Fabián Blanco, el nuevo ministro de Hacienda y Finanzas Públicas de La Rioja, asumió su cargo y destacó la necesidad de una gestión financiera prudente en un contexto nacional de caída en la recaudación. En sus primeras declaraciones, enfatizó la importancia de generar previsibilidad para los empleados públicos en medio de la crisis económica que afecta al país.
El ministro expresó que “La Rioja no es ajena a la Argentina”, y se comprometió a proteger el poder adquisitivo y garantizar la estabilidad laboral. Blanco subrayó que su prioridad es lo salarial, asegurando que se deben cuidar los empleos y que los trabajadores no deben preocuparse por llegar a fin de mes.

++++

**TAREAS POR HACER:**
1. Según la nota sobre el ministro Blanco, ¿por qué considera necesaria una gestión financiera prudente? Respóndelo en una a tres oraciones.
2. Prosigue la nota sobre el ministro Blanco a partir de su último párrafo.

**MATERIAL APORTADO:**
++++

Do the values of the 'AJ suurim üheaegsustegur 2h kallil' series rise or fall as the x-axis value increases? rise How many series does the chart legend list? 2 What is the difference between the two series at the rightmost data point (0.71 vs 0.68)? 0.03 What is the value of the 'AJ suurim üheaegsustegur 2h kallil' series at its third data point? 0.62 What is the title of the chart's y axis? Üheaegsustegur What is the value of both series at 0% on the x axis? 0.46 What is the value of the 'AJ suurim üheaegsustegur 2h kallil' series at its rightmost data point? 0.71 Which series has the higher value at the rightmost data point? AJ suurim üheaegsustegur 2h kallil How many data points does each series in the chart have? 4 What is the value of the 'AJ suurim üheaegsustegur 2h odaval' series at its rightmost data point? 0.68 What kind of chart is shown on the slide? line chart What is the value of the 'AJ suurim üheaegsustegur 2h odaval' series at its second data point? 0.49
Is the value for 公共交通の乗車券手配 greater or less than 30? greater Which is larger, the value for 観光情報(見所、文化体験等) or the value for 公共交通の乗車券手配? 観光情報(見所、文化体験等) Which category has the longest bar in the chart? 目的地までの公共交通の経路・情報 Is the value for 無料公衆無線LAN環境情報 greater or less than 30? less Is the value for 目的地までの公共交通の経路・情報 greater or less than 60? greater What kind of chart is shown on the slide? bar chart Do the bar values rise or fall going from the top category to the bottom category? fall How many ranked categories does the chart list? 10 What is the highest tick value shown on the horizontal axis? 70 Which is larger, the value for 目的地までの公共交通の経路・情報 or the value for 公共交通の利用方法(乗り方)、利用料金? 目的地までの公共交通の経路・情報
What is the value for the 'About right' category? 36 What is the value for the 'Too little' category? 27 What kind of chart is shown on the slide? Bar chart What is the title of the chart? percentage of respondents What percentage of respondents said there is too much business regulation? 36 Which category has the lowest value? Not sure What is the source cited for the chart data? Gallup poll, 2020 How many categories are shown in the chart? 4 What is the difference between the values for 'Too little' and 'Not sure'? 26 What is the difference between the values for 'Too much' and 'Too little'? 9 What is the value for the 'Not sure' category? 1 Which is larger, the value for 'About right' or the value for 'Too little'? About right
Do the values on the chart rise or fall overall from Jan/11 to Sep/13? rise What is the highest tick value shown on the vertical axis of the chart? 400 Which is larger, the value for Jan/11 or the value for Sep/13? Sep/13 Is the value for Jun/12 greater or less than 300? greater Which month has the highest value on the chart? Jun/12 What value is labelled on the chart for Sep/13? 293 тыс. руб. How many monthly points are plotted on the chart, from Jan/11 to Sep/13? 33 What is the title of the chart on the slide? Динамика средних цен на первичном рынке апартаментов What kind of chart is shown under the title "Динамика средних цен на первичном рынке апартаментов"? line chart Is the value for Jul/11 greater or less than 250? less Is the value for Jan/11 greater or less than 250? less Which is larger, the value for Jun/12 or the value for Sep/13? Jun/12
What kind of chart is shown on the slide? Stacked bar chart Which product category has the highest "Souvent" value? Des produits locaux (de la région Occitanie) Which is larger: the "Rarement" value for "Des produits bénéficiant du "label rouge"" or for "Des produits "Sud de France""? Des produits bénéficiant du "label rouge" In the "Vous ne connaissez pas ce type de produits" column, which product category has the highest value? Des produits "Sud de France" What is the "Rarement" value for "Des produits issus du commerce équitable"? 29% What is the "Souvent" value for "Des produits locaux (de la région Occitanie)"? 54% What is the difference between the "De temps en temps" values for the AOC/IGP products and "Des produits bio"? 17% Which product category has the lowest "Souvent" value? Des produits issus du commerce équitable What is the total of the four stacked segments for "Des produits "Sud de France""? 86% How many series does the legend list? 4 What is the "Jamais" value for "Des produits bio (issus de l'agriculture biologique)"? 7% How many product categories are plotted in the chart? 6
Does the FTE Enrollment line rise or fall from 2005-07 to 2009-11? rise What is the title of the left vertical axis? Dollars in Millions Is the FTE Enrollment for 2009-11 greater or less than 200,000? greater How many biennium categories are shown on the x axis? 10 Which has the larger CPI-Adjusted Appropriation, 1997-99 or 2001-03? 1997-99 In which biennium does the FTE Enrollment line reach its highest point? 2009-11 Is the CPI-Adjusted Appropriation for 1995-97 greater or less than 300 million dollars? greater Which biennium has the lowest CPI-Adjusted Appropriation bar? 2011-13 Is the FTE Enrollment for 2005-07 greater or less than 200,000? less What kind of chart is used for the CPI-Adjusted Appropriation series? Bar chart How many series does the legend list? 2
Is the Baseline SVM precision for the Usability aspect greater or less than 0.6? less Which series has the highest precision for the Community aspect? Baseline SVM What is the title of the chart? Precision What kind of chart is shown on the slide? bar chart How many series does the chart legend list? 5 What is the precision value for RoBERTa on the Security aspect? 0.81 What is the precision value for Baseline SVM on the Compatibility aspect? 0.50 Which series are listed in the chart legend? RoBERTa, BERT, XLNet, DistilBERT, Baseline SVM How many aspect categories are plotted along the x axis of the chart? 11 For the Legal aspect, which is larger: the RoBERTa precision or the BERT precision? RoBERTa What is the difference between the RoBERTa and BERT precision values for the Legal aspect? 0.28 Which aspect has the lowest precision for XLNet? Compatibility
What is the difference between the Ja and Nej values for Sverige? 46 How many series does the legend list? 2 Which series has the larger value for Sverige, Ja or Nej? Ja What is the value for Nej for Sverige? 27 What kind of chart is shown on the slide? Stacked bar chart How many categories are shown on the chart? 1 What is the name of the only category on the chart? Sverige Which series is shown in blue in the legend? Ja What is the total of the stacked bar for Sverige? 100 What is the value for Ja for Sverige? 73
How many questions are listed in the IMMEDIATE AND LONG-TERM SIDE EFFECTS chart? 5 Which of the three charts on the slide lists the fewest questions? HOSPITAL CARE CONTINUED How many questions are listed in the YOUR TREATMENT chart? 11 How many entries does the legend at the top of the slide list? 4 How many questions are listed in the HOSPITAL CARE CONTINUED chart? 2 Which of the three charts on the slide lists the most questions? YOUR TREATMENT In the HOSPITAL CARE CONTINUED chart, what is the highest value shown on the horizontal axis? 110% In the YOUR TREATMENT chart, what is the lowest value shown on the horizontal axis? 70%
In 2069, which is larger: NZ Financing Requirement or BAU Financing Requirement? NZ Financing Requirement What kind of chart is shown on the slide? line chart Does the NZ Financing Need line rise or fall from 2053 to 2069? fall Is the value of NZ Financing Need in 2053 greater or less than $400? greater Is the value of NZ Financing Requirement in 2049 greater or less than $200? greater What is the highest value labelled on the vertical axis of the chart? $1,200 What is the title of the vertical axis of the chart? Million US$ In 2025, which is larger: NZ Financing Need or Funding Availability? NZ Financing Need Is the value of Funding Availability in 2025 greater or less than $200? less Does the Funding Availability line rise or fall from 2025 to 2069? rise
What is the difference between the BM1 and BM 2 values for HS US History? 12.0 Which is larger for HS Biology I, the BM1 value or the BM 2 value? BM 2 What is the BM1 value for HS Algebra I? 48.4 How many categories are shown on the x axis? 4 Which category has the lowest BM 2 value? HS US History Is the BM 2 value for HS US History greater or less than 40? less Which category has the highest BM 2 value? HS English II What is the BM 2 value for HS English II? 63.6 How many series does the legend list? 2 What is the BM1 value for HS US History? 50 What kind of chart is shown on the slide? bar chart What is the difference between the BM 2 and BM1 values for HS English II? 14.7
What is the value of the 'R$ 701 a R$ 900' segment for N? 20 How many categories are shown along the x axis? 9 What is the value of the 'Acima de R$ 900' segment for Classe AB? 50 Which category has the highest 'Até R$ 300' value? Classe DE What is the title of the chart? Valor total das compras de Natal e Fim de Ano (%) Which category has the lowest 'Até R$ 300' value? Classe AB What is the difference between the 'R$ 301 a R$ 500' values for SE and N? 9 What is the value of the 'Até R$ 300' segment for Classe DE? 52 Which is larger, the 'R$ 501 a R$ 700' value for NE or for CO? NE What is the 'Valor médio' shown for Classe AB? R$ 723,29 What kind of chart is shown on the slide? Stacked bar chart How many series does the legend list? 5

++++

**RESPUESTAS:**
1. Blanco considera necesaria una gestión financiera prudente porque asume su cargo en un contexto nacional de caída en la recaudación. Ese contexto forma parte de la crisis económica que afecta al país.

2.
Blanco también admitió que las futuras recomposiciones salariales están limitadas por la recesión actual, lo que afecta los ingresos por coparticipación. Aseguró que, aunque se busca una buena administración de los recursos, los aumentos salariales serán los que se puedan otorgar responsablemente.
Finalmente, el nuevo ministro manifestó su compromiso personal ante los desafíos económicos hasta 2026, indicando su “doble responsabilidad” por su cargo y su amistad con el gobernador. Con esto, busca establecer un marco de confianza entre el Gobierno provincial y la población en tiempos que requieren medidas responsables y transparentes.